Por David Martín del Campo
El problema es, como siempre, de corrección política. ¿Cómo llamar a las cosas por su nombre, su nombre primigenio ausente de las convenciones modernas de transigencia e inclusión? O sea, ¿no es Nigeria el país del río Níger, el territorio de las personas negras (nigra, nigrum) según los latinos? O qué, ¿habría que llamarlos afro-africanos?
Sirva este prolegómeno para referir la guerra del momento, declarada unilateralmente el pasado 7 de octubre por las milicias de Hamas (asentadas en la franja de Gaza) contra el estado de Israel.
Llamar a las cosas por su nombre. Lo que vimos aquella tarde en los noticiarios no fue más que eso, una ofensiva militar-terrorista contra los pobladores israelitas en el norte del Sinaí. Se habla de 900 muertos en el ataque, población inerme en su mayoría, muchos de ellos jóvenes que participaban –lo que son las cosas– en un festival por la paz.
“Daño ocasionado con violencia y crueldad provocado por un sentimiento de odio”; tal es la definición que mi diccionario ofrece al concepto en cuestión. Saña, porque no otra explicación es la que cabe al recordar ese inopinado ataque, no ausente de eso que los clásicos marxistas se dieron en denominar “odio de clase”.
Matar por matar, no como en la guerra, cuyo propósito llano es “eliminar al enemigo”. Y como bien lo señalaba el teórico de las academias militares, Carl von Clausewitz, la guerra no es “sino la continuación de la política por otros medios”. Así que lo que estamos viendo no es una agresión, un estado de violencia, una diferencia étnico-religiosa, no. Lo que presenciamos desde hace una semana es una nueva guerra, que se suma a la de Ucrania, no lejos de ahí.

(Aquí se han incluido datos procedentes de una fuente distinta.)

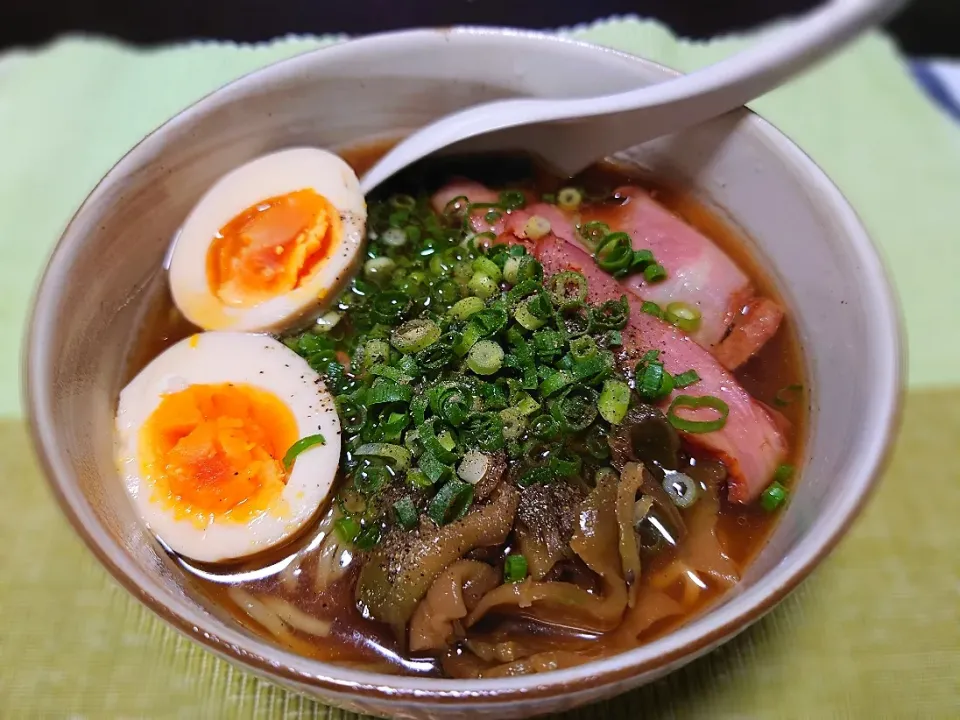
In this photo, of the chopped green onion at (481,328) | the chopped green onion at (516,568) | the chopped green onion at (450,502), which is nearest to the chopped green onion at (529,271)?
the chopped green onion at (481,328)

Tratemos de ser realistas. ¿Qué esperaban los dirigentes de Hamas al lanzar ese ataque sorpresivo? Desde luego que no la reconciliación entre israelitas y palestinos, mucho menos la pacificación definitiva del Medio Oriente. El propósito de la agresión era más o menos el que estamos presenciando: la reacción militar de Israel contra las bases estratégicas de Hamas en el norte de Gaza. No se olvide que, además del asalto militar perpetrado por las tropas yihadistas, hubo un bombardeo de misiles lanzados desde la Franja (se calcula que más de 3 mil) contra el territorio de Israel, de los cuales fueron eliminados el 90 por ciento gracias al “domo de hierro” implementado por el alto mando en Tel Aviv.
Ahora se habla de la “crisis humanitaria” que se está viviendo en la región. Sin pecar de cinismo, es de obviedad extrema considerar que una guerra no sirva más que para eso (la eliminación del enemigo) y no una ingenua e indeseada “crisis” de carácter humanitario.
La reacción militar de Israel ha sido la esperada… y que los dirigentes de Hamás quisieran ver transformada en la simiente de una generación (otra) de resentimiento y odio contra la nación judía. Tirria, saña, odio, que suponen será la base de un gran conflicto regional para exterminar al estado de Israel.
Errico Malatesta, el teórico del neo-anarquismo, hablaba del asunto al defender que su movimiento no era, como se creía, una corriente revolucionaria “de gente caótica, destructora, llena de odio”.
El odio (la saña), aseguraba él, “trae la venganza, el deseo de aplastar al enemigo, la necesidad de consolidar la superioridad. El odio sólo puede ser la base de los nuevos gobiernos (burgueses)…”
¿Queda claro? Así que hablar de humanismo a secas, de solución pacífica de los conflictos, del apotegma de Benito Juárez y de que “la paz del Señor sea con vosotros” está muy bien para la homilía, las declaraciones públicas y el foro televisado, pero cuando cientos de misiles Quassam se precipitan sobre tu cabeza, o los terroristas asaltan tu comunidad a tiros de Kalashinikov, ¿qué frase de bondad será la que debamos anteponerles?
Saña, odio de clase, abominación del que vive en la acera de enfrente. Así inició el movimiento del nacional-socialismo encabezado por el Führer en la Alemania de 1934 que pretendió arrasar al pueblo judío, aunque sólo pudo liquidar a 6 millones de ellos.
Revivir la historia, pareciera ser la consigna de hoy.